*Text to read:*
#####
At NAB, I spoke with the product manager for EV's mics and did a back to back comparison of their front address mics that are designed for radio announcers, voiceovers, and more.

First, the RE20. It's a classic. If you've listened to any high-profile talk radio hosts over the years, you've almost certainly heard this mic. Speaking into this mic, my voice sounded as good as it ever has. The pop filter is perfect. You can nearly eat the mic without plosives, yet the bottom end is full and rich. It's easy to work the mic as the proximity effect is well controlled. For those of us who aren't EQ masters, this mic delivers straight out of the box. You can tune the bass response for your voice with the variable bass "tilt down" control on the mic.

The RE27 tells a slightly different story. It has a more efficient magnet structure in order to deliver a hotter signal. This could make sense if you are announcing in the middle of a loud crowd as it will help cut through the noise. It was developed for use with cameras that have weak preamps. Unfortunately, the mic sounds much thinner than the RE20. The RE27 is really best for field work. I wouldn't choose it for the studio.
#####
*Supplied data:*
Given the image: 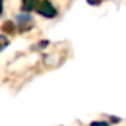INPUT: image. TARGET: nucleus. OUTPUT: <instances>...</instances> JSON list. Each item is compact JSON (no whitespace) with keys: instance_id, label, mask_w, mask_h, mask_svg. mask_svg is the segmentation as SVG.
<instances>
[{"instance_id":"f03ea898","label":"nucleus","mask_w":126,"mask_h":126,"mask_svg":"<svg viewBox=\"0 0 126 126\" xmlns=\"http://www.w3.org/2000/svg\"><path fill=\"white\" fill-rule=\"evenodd\" d=\"M16 20H18V26L20 27H29V23H33V19H31L30 15H19L16 16Z\"/></svg>"},{"instance_id":"39448f33","label":"nucleus","mask_w":126,"mask_h":126,"mask_svg":"<svg viewBox=\"0 0 126 126\" xmlns=\"http://www.w3.org/2000/svg\"><path fill=\"white\" fill-rule=\"evenodd\" d=\"M87 1L91 4V6H98V4L100 3V0H87Z\"/></svg>"},{"instance_id":"7ed1b4c3","label":"nucleus","mask_w":126,"mask_h":126,"mask_svg":"<svg viewBox=\"0 0 126 126\" xmlns=\"http://www.w3.org/2000/svg\"><path fill=\"white\" fill-rule=\"evenodd\" d=\"M38 7V0H23V8L25 10H33Z\"/></svg>"},{"instance_id":"423d86ee","label":"nucleus","mask_w":126,"mask_h":126,"mask_svg":"<svg viewBox=\"0 0 126 126\" xmlns=\"http://www.w3.org/2000/svg\"><path fill=\"white\" fill-rule=\"evenodd\" d=\"M3 11V0H0V14Z\"/></svg>"},{"instance_id":"20e7f679","label":"nucleus","mask_w":126,"mask_h":126,"mask_svg":"<svg viewBox=\"0 0 126 126\" xmlns=\"http://www.w3.org/2000/svg\"><path fill=\"white\" fill-rule=\"evenodd\" d=\"M6 46H8V39L4 35H0V52H1Z\"/></svg>"},{"instance_id":"f257e3e1","label":"nucleus","mask_w":126,"mask_h":126,"mask_svg":"<svg viewBox=\"0 0 126 126\" xmlns=\"http://www.w3.org/2000/svg\"><path fill=\"white\" fill-rule=\"evenodd\" d=\"M37 11H38L39 15H42V16H45V18H54L56 15H57L56 7L53 6L50 1H47V0H44V1H41V3L38 4Z\"/></svg>"}]
</instances>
#####
*Work to complete:*
- A) Rewrite the microphone comparison from "The RE27 tells" up to and including "for the studio.", replacing "field work" with "location recording".
- B) Continue the microphone comparison from the point where it stops.

*Outputs by task:*
- A)
The RE27 tells a slightly different story. It has a more efficient magnet structure in order to deliver a hotter signal. This could make sense if you are announcing in the middle of a loud crowd as it will help cut through the noise. It was developed for use with cameras that have weak preamps. Unfortunately, the mic sounds much thinner than the RE20. The RE27 is really best for location recording. I wouldn't choose it for the studio.

- B)
The RE320 is the new, lower-cost nephew of the RE20. The body is similar to the other mics, but it's a lower-cost offering that was developed to be used for music production. Compared to the RE20, it has a wider frequency response. It also has a switch that lets you scoop the response for use with kick drums. Here's a tip for guitar mic'ing: Put the RE320 in scoop mode and set it right next to a (midrange heavy) Shure 57. Mix to taste.

So, how is the RE320 for voice? It's nearly as good as the RE20. It has a bit more rumble and a bit too much air due to it's development for musical instrument mic'ing, but between 80 and 8000 Hz it sounded VERY similar to the RE20. With some shelfing down of the extreme frequencies, I'd expect the mic to sound nearly identical to the RE20. You lose the bass "tilt down" control on the mic, but this effect is just as easily done in post.

These are dynamic mics, so you'll want to use them with a strong preamp. Then again, you don't need phantom power or a battery to run them. For voiceover, you're more likely to use them with a computer soundcard than a camcorder input, so getting low-noise shouldn't be a problem.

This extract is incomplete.